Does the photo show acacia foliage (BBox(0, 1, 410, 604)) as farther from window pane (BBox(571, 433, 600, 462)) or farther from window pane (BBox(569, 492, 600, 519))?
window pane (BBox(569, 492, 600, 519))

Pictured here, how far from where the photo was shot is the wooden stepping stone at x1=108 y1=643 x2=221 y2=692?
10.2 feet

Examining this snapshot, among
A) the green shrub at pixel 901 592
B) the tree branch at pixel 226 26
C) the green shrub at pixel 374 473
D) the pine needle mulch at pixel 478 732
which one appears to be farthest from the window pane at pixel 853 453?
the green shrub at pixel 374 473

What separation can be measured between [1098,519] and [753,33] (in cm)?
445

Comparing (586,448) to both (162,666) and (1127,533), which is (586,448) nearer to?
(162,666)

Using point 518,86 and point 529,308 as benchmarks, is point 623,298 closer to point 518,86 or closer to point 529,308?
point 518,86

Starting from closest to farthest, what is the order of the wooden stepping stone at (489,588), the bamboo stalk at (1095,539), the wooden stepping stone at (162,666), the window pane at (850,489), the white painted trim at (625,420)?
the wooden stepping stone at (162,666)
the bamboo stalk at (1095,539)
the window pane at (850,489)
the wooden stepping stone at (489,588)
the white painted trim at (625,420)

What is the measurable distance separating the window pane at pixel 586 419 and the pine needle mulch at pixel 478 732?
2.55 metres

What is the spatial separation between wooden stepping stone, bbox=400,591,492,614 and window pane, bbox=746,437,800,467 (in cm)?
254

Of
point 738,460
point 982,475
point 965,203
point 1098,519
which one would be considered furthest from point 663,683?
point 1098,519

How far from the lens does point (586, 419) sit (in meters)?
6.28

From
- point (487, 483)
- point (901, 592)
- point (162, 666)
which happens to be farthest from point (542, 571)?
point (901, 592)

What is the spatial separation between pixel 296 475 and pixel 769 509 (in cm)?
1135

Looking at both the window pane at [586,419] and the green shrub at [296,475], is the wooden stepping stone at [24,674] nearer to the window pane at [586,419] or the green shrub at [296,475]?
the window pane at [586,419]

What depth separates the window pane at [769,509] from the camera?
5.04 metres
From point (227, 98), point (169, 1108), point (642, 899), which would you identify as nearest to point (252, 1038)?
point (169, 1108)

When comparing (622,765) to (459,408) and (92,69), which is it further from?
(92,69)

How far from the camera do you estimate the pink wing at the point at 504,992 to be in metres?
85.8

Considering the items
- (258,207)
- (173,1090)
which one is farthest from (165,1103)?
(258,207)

> What you will do:
Format every line of the data above as a Markdown table with two columns, Row and Entry. Number each line in Row, put its text in Entry, and leave out the blank lines.

> Exercise output:
| Row | Entry |
|---|---|
| 1 | Does the photo show acacia foliage (BBox(0, 1, 410, 604)) as farther from window pane (BBox(571, 433, 600, 462)) or farther from window pane (BBox(569, 492, 600, 519))? |
| 2 | window pane (BBox(569, 492, 600, 519)) |
| 3 | Pictured here, how far from where the photo was shot is the wooden stepping stone at x1=108 y1=643 x2=221 y2=692? |
| 4 | 10.2 feet |
| 5 | Examining this snapshot, among |
| 6 | A) the green shrub at pixel 901 592 |
| 7 | B) the tree branch at pixel 226 26 |
| 8 | C) the green shrub at pixel 374 473 |
| 9 | D) the pine needle mulch at pixel 478 732 |
| 10 | which one appears to be farthest from the window pane at pixel 853 453? |
| 11 | the green shrub at pixel 374 473 |
| 12 | What separation can be measured between [1098,519] and [753,33] (in cm)? |
| 13 | 445 |
| 14 | Comparing (586,448) to both (162,666) and (1127,533), which is (586,448) nearer to? |
| 15 | (162,666) |
| 16 | Using point 518,86 and point 529,308 as benchmarks, is point 623,298 closer to point 518,86 or closer to point 529,308? |
| 17 | point 518,86 |
| 18 | Starting from closest to farthest, what is the order of the wooden stepping stone at (489,588), the bamboo stalk at (1095,539), the wooden stepping stone at (162,666), the window pane at (850,489), the white painted trim at (625,420)? |
| 19 | the wooden stepping stone at (162,666) |
| 20 | the bamboo stalk at (1095,539) |
| 21 | the window pane at (850,489) |
| 22 | the wooden stepping stone at (489,588) |
| 23 | the white painted trim at (625,420) |
| 24 | What is the measurable distance separating the window pane at pixel 586 419 and the pine needle mulch at pixel 478 732? |
| 25 | 2.55 metres |
| 26 | What is the spatial separation between wooden stepping stone, bbox=400,591,492,614 and window pane, bbox=746,437,800,467 (in cm)? |
| 27 | 254 |
| 28 | Of |
| 29 | point 738,460 |
| 30 | point 982,475 |
| 31 | point 965,203 |
| 32 | point 1098,519 |
| 33 | which one would be considered furthest from point 663,683? |
| 34 | point 1098,519 |
| 35 | How far from the lens does point (586, 419) sit (in meters)? |
| 36 | 6.28 |
| 37 | From |
| 38 | - point (487, 483) |
| 39 | - point (901, 592) |
| 40 | - point (162, 666) |
| 41 | which happens to be farthest from point (542, 571)? |
| 42 | point (901, 592) |
| 43 | What is the spatial separation between pixel 296 475 and pixel 769 509 (in cm)? |
| 44 | 1135 |
| 45 | Looking at both the window pane at [586,419] and the green shrub at [296,475], is the wooden stepping stone at [24,674] nearer to the window pane at [586,419] or the green shrub at [296,475]? |
| 46 | the window pane at [586,419] |
| 47 | What depth separates the window pane at [769,509] from the camera? |
| 48 | 5.04 metres |
| 49 | From point (227, 98), point (169, 1108), point (642, 899), which would you identify as nearest to point (252, 1038)? |
| 50 | point (169, 1108) |
| 51 | When comparing (622,765) to (459,408) and (92,69), which is it further from? |
| 52 | (92,69) |
| 53 | How far from the camera do you estimate the pink wing at the point at 504,992 to be in metres? |
| 54 | 85.8 |
| 55 | Considering the items |
| 56 | - (258,207) |
| 57 | - (173,1090) |
| 58 | which one is farthest from (165,1103)? |
| 59 | (258,207) |